Walt Disney Pictures
I had always heard about this movie in passing, but had never actually watched it until just recently for this blog review. Filmed in the wilds of British Columbia, we are treated to TWO Canadian-built steam locomotives, Canadian Pacific #3716 and MacMillan Bloedel #1077, rolling through incomparable western panoramas.
From Depression-era Chicago (in the 1930’s), this flick is the story of a young girl’s journey to join her father in Washington State where he has found a hard-won logging job. Natty Gann (played by a 15-year-old Meredith Salenger) faces many challenges and perils along the way and befriends both a fellow traveler, Harry, (played by a 19-year-old John Cusack) and, of all things, a semi-tame Wolf (played by Jed), as she treks west.

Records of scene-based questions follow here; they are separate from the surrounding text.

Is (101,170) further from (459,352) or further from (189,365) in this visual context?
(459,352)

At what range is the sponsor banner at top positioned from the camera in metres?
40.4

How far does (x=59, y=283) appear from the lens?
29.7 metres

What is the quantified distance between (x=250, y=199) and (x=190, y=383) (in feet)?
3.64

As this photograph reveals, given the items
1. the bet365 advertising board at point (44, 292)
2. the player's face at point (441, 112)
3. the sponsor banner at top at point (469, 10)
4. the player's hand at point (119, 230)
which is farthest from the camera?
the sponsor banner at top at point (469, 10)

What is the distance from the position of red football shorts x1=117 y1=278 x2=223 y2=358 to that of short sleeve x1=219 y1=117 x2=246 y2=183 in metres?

Much of Natty’s expedition is accomplished hobo-style, hopping freight trains and dodging the wrath of the railroad bulls. As a result, there is a fairly large proportion of train action in this movie. Come along for the ride!

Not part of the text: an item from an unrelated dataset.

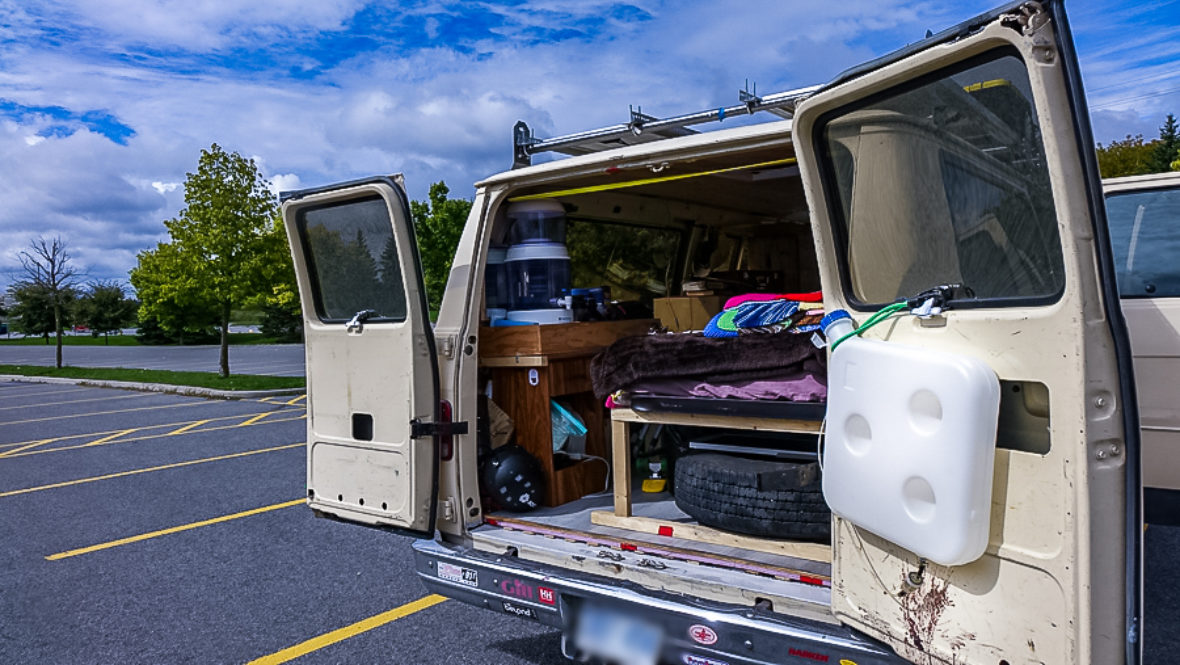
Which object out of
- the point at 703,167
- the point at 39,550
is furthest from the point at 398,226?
the point at 39,550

CP #3716 rolls over a nice, little steel truss bridge in British Columbia. I swear I’ve seen this spot somewhere along the British Columbia Railway, ex-Pacific Great Eastern mainline, from North Vancouver to Squamish and on northward.

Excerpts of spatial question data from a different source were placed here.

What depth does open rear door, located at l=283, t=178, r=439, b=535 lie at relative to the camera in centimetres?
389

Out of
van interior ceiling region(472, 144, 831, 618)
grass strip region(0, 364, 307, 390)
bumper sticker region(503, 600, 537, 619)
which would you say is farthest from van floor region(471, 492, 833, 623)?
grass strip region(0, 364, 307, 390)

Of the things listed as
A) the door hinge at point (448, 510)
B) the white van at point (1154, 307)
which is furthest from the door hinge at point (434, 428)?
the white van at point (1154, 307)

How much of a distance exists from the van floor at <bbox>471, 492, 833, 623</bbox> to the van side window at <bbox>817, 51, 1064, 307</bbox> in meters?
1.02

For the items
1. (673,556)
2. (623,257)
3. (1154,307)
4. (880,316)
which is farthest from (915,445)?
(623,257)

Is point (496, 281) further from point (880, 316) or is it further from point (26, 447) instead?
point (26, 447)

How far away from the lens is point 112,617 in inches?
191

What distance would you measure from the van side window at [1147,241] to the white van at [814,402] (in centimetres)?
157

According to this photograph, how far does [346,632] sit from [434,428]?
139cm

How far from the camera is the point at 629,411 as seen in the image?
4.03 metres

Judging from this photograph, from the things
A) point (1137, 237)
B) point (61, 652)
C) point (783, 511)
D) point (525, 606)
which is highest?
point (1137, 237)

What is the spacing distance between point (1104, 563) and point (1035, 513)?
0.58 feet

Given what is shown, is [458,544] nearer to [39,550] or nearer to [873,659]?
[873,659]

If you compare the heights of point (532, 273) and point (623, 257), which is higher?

Our first railroad scene finds Natty down at the freight yard looking to hop a train (along with other hobos).
As a newbie, Natty has trouble boarding a moving box car until hoisted up by a harmonica-playing Harry.
The next morning, Natty and Harry prepare to jump off as the train pulls into a yard; Here we get our best view of M.B. # 1077 as CP # 3716 leads the train away from the camera.
Getting chased by the railroad police; Natty (or at least her stunt double) racing across the tracks in front of M.B. #1077. Harry and Natty are forced to split up and go their separate ways.
CP #3716 (renumbered as 716) switches as #1077 passes by; Nice side view of M.B. #1077.
Both engines in this movie also appeared in the 1982 film, “The Grey Fox”. Also, both locomotives are still in operational condition and owned by the government of British Columbia. #3716 operates on the last remaining segment of the Kettle Valley Railway (near Summerland, BC). #1077 can be found at Fort Steele, BC.
Some plot left off here….
Next thing you know, Natty is riding a load of concrete pipe; With both cylinder cocks wide open, CP #3716 steams along.
Uh-oh, a major hot box on one axle’s journal causes a derailment. You can’t have a great adventure movie without an explosion and resulting fireball, I always say (even though hotboxes don’t explode, they catch fire and melt — maybe they wuz hauling dynamite?). ;p Natty is in danger! Wolfie leaps to the rescue!
LOTS of plot left off here….
Nicely preserved depot — looks like a mineral-red, Canadian Pacific two-story job to me — where Natty hopes to catch another train ride.
Good interior view of the depot where Natty tries to buy a ticket and actually ride the cushions (a passenger train). BUT, the stationmaster gets on the blower and rats her out to the authorities as a runaway. Bastard.
Natty crosses a neat old railroad bridge and discovers a hobo camp beneath. By the SHEEREST coincidence, she bumps into Harry again.
Once again the merry trio is trackside looking to bum a ride; I hear a train coming!
Sure enough, here comes CP #3716 leading another freight (we won’t mention it is pulling the same consist of cars it was before).
Harry and Natty run alongside and board a box car…then yell for Wolf to hurry up and jump in.
Here’s a new way to hop a freight. Climb a water tower, jump onto and lower the spout, then fall into a nice, soft carload of wood chips!
For our final train scenes, here’s CP #3716 in profile along, what I’m guessing is Howe Sound and then Meredith, John and Jed enjoying their ride down (again, what I think is) Cheakamus Canyon – both views along BC Rail.
A very enjoyable movie! Suspend disbelief a bit and you’ll really enjoy this flick heavily-encrusted with railroad action through one of the most picturesque places on earth. Two smokestacks up!